--- start of Records shown ---
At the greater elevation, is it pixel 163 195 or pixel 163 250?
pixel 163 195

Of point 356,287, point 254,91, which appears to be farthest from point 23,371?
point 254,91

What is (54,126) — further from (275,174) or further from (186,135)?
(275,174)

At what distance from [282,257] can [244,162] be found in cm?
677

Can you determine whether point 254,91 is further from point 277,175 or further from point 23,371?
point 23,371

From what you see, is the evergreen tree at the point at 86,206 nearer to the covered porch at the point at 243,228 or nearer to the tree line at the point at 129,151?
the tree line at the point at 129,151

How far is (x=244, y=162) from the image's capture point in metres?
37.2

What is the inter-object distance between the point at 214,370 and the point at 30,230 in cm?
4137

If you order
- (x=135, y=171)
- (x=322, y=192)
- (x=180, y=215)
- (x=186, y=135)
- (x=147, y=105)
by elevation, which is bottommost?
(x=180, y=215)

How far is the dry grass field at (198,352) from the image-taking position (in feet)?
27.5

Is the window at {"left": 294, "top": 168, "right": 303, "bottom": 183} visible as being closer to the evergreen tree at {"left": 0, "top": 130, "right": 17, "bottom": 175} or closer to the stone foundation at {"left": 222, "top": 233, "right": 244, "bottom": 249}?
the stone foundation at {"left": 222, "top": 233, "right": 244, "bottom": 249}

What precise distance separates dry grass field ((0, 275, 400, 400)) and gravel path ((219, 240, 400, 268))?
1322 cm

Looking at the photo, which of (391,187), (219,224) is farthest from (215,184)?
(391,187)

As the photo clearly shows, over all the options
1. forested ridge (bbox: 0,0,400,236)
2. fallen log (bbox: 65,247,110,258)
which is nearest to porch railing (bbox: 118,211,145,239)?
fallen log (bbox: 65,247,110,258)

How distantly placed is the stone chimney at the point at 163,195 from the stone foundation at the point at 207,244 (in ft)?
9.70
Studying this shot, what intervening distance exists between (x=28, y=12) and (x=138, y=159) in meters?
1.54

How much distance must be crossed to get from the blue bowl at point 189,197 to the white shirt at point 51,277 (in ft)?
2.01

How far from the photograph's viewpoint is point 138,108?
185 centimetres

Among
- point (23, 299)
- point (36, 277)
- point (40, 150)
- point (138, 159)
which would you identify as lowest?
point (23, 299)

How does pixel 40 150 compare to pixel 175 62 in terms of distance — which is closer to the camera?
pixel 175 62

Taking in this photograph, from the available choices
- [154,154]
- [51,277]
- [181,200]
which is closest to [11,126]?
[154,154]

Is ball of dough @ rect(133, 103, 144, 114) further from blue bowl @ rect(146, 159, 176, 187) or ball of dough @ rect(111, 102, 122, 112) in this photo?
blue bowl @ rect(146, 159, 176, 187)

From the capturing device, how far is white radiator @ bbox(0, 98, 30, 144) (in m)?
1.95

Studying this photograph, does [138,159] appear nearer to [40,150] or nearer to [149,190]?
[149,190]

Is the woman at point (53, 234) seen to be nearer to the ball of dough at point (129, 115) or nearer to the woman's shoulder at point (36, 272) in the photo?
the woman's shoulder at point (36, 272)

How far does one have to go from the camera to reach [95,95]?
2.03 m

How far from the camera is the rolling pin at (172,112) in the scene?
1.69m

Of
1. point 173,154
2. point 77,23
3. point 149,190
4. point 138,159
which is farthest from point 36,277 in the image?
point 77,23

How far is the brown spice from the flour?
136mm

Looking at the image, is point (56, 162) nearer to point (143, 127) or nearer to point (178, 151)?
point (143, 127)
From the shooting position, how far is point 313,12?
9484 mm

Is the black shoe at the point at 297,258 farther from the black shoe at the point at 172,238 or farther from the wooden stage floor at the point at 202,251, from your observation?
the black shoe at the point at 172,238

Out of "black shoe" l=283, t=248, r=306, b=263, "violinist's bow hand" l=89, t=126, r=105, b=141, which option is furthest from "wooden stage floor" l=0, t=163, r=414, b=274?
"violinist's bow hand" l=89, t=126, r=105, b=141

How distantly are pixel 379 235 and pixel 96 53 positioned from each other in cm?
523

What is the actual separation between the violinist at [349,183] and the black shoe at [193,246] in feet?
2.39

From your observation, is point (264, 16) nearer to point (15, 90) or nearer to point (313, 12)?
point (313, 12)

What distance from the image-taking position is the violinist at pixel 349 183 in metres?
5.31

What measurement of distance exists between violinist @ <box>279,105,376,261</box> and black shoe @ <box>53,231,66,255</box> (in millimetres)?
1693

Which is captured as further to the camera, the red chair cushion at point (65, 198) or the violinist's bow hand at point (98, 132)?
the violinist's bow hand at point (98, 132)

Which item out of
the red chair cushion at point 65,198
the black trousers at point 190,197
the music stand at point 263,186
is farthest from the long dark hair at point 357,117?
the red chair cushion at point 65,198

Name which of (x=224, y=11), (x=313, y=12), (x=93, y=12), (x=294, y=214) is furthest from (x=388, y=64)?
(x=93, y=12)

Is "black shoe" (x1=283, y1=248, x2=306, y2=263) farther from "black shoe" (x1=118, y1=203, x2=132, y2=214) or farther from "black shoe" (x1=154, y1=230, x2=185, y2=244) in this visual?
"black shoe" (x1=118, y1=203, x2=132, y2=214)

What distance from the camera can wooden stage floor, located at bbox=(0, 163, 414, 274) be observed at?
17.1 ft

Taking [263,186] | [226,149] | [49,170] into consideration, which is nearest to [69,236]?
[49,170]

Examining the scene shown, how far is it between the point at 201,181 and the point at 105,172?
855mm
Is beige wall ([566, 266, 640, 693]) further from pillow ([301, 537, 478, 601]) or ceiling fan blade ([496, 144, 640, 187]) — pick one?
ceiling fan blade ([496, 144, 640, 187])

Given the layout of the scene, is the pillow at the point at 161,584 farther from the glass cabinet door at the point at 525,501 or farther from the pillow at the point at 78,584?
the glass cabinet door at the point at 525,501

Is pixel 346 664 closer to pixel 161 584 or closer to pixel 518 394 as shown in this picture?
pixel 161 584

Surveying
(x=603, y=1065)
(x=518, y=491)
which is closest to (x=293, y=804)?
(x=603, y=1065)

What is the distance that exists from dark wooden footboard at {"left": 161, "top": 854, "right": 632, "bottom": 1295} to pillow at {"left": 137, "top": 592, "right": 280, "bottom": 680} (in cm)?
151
--- end of Records shown ---
- Task directions -
Transcribe the listing above, from the line containing "What is the distance" through the end of the listing, reproducing each line without any change.

- Written reply -
What is the distance that exists from dark wooden footboard at {"left": 161, "top": 854, "right": 632, "bottom": 1295} to pillow at {"left": 137, "top": 592, "right": 280, "bottom": 680} (in cm)?
151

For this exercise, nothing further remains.